Gianna Creighton

Personal information
- Date of birth: June 21, 2001 (age 24)
- Place of birth: San Diego, California, United States
- Height: 5 ft 7 in (1.70 m)
- Position: Midfielder

Youth career
- Crusaders SC
- San Diego Surf SC
- Rebels SC

College career
- Years: Team / Apps / (Gls)
- 2019–2023: UC Irvine Anteaters / 87 / (1)

Senior career*
- Years: Team / Apps / (Gls)
- 2025: Halifax Tides FC / 8 / (0)

= Gianna Creighton =

American Soccer player

Gianna Creighton (born June 21, 2001) is an American soccer player who plays as a midfielder. She played college soccer for the UC Irvine Anteaters.

==Early life==
Creighton began playing youth soccer with Crusaders SC and San Diego Surf SC. She later played with Rebels SC in San Diego.

==College career==
In 2019, Creighton began attending the University of California, Irvine, where she played for the women's soccer team. She made her collegiate debut on August 23, 2019 against the Virginia Cavaliers. In 2021, she was named to the All-Big West Conference First Team, the All-West Region Third Team, and the Big West All-Academic Team. On September 18, 2022, she scored her first collegiate goal in a 1-1 draw with the|UC San Diego Tritons. In 2022, she was named to the All-Big West Second Team and the Big West All-Academic Team.

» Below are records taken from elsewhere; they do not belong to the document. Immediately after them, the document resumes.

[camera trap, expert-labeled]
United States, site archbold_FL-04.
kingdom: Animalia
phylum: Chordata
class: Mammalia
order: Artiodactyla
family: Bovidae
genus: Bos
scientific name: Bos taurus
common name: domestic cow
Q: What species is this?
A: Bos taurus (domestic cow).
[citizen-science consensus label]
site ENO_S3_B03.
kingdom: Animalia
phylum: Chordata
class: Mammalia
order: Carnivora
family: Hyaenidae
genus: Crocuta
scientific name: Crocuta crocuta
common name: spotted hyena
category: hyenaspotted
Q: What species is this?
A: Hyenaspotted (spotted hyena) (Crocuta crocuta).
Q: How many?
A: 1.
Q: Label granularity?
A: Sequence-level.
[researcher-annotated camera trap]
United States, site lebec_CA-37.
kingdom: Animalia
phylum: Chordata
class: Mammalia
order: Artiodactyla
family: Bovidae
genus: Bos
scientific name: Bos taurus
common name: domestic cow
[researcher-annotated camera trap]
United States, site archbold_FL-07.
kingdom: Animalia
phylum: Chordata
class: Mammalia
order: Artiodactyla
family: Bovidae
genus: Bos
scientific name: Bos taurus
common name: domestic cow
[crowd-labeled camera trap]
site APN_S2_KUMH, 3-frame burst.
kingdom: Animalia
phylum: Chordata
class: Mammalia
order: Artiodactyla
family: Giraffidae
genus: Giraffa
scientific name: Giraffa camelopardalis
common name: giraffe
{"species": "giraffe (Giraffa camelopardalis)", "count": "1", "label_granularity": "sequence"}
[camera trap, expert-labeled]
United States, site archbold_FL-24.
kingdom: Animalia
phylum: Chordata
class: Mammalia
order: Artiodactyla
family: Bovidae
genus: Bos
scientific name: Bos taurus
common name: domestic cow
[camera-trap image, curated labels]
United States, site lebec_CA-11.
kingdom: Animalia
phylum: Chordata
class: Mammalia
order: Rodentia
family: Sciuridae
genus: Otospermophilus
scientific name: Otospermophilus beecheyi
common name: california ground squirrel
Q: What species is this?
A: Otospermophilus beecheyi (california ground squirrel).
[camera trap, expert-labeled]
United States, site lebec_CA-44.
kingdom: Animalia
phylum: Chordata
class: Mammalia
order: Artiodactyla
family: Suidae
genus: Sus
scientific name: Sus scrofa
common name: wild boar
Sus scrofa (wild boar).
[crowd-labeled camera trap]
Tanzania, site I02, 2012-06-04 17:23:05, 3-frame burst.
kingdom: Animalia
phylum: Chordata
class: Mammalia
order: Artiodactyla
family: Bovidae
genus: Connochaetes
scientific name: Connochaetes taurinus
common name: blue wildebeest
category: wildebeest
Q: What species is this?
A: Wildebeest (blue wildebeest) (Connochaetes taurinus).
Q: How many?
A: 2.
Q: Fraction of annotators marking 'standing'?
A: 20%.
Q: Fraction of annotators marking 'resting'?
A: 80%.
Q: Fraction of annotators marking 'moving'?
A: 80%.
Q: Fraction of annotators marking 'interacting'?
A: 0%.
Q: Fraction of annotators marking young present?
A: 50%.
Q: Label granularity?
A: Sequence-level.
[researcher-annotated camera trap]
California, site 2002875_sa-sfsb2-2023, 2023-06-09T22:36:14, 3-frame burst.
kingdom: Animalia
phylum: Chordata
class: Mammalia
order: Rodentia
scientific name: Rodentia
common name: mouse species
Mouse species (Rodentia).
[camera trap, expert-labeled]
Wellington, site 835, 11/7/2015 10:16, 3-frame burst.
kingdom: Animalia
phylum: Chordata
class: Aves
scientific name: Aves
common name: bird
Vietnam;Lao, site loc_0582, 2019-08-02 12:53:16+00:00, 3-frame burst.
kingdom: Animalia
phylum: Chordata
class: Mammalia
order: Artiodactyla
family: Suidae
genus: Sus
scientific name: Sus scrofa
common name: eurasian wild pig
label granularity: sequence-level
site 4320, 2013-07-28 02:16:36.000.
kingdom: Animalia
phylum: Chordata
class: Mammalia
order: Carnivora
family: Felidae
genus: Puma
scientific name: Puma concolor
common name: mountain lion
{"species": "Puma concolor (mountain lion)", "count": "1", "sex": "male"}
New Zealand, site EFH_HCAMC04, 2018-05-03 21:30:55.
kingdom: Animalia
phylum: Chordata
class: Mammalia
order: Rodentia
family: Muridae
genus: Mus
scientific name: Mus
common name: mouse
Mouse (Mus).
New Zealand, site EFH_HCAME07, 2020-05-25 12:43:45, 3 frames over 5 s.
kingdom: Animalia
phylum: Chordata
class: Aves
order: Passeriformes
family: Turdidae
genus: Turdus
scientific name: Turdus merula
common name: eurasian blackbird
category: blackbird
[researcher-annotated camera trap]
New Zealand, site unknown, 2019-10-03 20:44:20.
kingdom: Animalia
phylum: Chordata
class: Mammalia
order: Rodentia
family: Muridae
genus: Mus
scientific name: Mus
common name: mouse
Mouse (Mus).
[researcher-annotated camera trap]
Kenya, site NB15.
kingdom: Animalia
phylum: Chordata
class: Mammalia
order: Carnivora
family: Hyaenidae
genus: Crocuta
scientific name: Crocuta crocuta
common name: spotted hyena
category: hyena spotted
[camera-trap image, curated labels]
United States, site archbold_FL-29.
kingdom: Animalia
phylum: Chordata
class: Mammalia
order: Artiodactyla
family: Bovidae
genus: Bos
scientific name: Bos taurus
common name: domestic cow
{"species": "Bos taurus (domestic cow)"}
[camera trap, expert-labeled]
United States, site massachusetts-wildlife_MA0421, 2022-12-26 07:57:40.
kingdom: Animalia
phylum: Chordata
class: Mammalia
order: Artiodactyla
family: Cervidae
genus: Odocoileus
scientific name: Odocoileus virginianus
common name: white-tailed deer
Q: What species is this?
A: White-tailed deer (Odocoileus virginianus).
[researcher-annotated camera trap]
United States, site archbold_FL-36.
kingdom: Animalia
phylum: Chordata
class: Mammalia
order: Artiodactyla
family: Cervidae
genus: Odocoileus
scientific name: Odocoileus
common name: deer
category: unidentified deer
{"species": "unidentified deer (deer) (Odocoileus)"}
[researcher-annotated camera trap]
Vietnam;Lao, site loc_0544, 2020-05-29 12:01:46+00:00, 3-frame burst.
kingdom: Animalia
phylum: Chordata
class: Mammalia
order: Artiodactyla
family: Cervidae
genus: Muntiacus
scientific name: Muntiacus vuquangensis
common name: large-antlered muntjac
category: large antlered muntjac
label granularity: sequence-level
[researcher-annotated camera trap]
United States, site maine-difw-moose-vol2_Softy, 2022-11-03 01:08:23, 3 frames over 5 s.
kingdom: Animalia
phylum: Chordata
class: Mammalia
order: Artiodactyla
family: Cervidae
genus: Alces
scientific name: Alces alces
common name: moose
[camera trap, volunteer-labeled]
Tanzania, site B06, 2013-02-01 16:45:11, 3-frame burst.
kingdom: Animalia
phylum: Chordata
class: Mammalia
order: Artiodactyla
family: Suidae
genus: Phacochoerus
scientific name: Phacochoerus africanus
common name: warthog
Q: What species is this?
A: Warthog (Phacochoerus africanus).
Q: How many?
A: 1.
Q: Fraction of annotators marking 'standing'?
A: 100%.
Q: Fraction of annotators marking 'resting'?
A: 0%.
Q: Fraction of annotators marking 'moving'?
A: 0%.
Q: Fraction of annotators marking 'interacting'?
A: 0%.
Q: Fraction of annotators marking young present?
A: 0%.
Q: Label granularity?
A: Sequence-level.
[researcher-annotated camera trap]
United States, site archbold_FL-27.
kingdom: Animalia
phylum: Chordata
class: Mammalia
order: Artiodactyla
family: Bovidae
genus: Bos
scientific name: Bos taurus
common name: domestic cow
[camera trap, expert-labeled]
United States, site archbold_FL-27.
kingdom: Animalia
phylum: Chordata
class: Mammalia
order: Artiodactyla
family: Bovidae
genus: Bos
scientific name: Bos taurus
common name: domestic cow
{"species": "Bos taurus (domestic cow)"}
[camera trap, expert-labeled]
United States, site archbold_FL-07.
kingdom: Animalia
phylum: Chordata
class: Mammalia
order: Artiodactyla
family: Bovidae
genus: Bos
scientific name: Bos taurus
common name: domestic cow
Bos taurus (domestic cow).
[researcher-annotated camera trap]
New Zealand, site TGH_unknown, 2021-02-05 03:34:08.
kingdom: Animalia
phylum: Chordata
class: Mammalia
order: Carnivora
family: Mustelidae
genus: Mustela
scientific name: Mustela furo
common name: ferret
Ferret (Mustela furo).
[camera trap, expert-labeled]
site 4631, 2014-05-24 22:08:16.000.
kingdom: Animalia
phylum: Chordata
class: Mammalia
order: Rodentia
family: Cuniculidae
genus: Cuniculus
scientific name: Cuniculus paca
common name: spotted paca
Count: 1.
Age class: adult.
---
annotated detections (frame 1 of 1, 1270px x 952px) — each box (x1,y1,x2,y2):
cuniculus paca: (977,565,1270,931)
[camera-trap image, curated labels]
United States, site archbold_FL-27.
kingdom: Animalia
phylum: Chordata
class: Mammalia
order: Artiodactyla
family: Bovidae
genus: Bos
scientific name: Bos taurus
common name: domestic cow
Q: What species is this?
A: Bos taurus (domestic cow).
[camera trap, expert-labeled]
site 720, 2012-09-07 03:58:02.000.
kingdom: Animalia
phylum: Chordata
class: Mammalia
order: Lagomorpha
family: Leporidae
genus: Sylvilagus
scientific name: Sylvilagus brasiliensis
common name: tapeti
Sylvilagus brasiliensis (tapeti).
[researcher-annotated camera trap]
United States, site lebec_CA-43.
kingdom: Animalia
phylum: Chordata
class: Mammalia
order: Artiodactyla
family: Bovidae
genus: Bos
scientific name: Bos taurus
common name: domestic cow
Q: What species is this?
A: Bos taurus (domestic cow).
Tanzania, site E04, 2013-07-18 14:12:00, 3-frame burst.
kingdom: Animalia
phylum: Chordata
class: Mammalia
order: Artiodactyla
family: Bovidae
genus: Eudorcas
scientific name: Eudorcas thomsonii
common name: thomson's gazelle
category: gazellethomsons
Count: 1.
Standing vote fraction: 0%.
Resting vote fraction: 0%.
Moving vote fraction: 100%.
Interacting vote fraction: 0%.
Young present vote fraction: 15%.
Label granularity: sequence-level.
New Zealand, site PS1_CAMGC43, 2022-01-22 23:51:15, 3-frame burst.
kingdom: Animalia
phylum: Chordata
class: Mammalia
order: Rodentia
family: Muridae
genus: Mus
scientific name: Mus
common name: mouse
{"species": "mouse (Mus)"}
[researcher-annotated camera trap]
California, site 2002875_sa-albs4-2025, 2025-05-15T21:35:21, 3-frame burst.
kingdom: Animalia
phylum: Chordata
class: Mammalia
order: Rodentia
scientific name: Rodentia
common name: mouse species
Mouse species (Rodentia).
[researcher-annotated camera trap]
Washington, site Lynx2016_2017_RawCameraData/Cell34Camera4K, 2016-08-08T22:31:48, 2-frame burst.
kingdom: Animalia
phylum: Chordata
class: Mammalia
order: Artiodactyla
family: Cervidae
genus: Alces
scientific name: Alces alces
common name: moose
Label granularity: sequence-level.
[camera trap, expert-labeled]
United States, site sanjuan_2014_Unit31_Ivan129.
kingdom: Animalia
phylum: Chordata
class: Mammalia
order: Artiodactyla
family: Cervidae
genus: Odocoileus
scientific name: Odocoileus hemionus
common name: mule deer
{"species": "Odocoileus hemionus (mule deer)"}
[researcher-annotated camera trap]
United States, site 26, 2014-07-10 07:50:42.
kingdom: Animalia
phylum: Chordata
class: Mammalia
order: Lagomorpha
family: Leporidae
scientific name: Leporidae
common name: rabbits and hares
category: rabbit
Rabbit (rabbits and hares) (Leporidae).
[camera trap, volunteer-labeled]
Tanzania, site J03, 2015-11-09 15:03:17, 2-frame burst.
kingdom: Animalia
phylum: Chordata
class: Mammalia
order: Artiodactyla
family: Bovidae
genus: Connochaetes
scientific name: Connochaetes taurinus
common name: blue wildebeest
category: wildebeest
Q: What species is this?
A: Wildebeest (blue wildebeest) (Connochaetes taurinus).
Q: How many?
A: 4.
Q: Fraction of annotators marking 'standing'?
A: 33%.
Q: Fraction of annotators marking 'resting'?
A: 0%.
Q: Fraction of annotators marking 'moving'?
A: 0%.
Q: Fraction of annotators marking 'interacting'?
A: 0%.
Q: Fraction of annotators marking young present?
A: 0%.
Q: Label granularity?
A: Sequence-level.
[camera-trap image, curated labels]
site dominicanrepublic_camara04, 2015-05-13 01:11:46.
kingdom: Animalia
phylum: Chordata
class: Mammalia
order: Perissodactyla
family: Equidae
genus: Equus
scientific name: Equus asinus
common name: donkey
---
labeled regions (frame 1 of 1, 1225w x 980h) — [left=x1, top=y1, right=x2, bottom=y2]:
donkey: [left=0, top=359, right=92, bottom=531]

In 2023, after graduating the previous year, she returned for her fifth year (and fourth season after the team missed 2020 due to the COVID-19 pandemic). Ahead of the 2023 season, she was named to the Big West All-Preseason Team, followed by earning All-Big West Honorable Mention, CSC Academic All-District, and Big West All-Academic Team honors after the season. At the end of her time with UC Irvine, she finished as the program's all-time leader in games played and starts with 87 in both categories and total minutes played by any player over 4 seasons in program history, along with being named to the Big West All-Preseason Team three times, also a program record.

==Club career==
In February 2024, Creighton was invited to train with Portland Thorns FC of the National Women's Soccer League as a replacement player, while several of the team's players were away on international duty.

In January 2025, she signed with Canadian club Halifax Tides FC in the Northern Super League. In July 2025, she agreed to a mutual termination of the remainder of her contact.